Reading passage:
----------------------------------------
You’ve made the move from the west coast to the east coast. Has relocating from the San Francisco area to Maine changed your work, or your outlook on your work? Does the growth of the work / craft move in different settings? Inspirations change?
It’s changed in that I draw far less from live models and more from my imagination and photographs. My work has always had an element of the erotic in it, but I think (surprisingly) it has become more erotic since moving from San Francisco to Maine.
Maybe it’s the isolation that has allowed me to feel more freedom. The problem, of course, is that there is a much smaller market for—and acceptance of—erotic pictures here than in San Francisco. I really don’t have anywhere here to exhibit my work.
The rise of social media has made sharing art incredibly easy, but I still see artists with nudity in their work being shadow banned or just banned altogether. A door opened, but not equally for all niches. With mainstream media being of little help in advancing erotic art, how have you grown your audience over the years? Do you have a core group of collectors and galleries that you work with?
Social media has been great for allowing me to reach a much larger audience than was ever possible with more traditional ways of showing work, but unfortunately most sites have really cracked down on erotic work. It’s become quite difficult to comfortably share my work on Instagram—I’ve already had one account (with 37K followers) abruptly deleted, and I’m continually getting warnings on my new account.
I know there’s a big market for erotic art—I was selling quite a bit online a few years ago, before all the censorship started—it’s just a matter of getting it seen and made available to potential collectors. I love pushing the limits and doing very strange and sexy stuff but I find myself toning it down so it doesn’t get censored. It’s unfortunate that social media is in a position to dictate the kind of work artists make, but I think that happening to a lot of us.
Art depicting genitalia and other unseen / unshared parts of body often get the label of erotica. That label, or genre I guess, gets pushed to the side, going underground even in our modern world of social media and the internet. Is the erotica label something you think about, or perhaps aim for?
Definitely—I fully embrace the term. I don’t think there should be anything shameful about erotica. I do need to be careful when sharing on social media, where “erotica” is taboo, but I try not to let that affect what I do.
I love all forms of erotica—art and literature. And, in a way, I’m actually enjoying the challenge of creating erotic art that can get past the social media censors. It’s making for some very interesting work.
You rarely draw faces, but it is a joy when you do. They have a loose Schiele-like expressiveness that a drawing of something like a woman’s backside won’t have. Do you approach the drawing of a face differently than another body part?
Drawing faces is a challenge, especially if you’re really trying to capture a likeness of the sitter. I enjoy it very much though, and even though it’s more complex than most parts of the body, I approach it the same way.
There is a magic to your approach to shading, especially the subtle shifts in light and flesh. I think of your drawing Untitled (Le jardin luxuriant) and the rich black of her pubic hair and the perfect indents at the hips. There is so much going on, so much for the eye to take in, yet you never take us out the reality of it in order for the drawing to be interesting. The focus on realism against the almost unreal craft really enhances the feeling of magic for me.
It’s always sort of finding ways to combine the real and recognizable aspects of the figure with something more abstract and stylized. I try to remember that the drawing exists independently in the world—that it’s something unto itself and needn’t be strictly dependent on the source. I used to do a lot more work that was completely imagined—no reference material at all—and I’m working to bring a bit more of that spirit into my work.
----------------------------------------
Listed records:
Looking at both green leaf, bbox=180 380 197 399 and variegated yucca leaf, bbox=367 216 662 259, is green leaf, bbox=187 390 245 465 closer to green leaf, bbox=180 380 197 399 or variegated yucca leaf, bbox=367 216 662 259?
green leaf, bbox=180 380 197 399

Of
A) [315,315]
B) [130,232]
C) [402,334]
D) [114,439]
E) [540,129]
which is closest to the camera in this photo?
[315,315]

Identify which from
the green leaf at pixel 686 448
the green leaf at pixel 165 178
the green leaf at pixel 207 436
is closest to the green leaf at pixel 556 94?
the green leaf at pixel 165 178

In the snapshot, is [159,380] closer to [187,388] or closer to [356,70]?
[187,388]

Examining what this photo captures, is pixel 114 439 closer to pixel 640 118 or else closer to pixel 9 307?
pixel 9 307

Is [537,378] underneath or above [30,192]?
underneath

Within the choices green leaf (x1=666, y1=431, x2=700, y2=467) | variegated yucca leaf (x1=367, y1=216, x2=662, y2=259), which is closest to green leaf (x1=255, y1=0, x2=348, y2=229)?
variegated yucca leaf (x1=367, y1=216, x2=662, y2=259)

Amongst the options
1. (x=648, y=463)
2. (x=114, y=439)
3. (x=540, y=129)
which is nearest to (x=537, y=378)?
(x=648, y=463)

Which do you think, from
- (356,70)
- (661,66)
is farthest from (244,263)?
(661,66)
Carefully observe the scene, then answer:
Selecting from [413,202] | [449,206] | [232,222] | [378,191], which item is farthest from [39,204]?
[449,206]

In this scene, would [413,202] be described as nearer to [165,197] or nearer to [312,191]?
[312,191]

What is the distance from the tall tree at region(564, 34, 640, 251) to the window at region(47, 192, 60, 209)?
----------------------------------------
Do this: Reproduce the passage of the interview above word for word, starting with "Drawing faces is" and going on through "the same way.".

The completed task:
Drawing faces is a challenge, especially if you’re really trying to capture a likeness of the sitter. I enjoy it very much though, and even though it’s more complex than most parts of the body, I approach it the same way.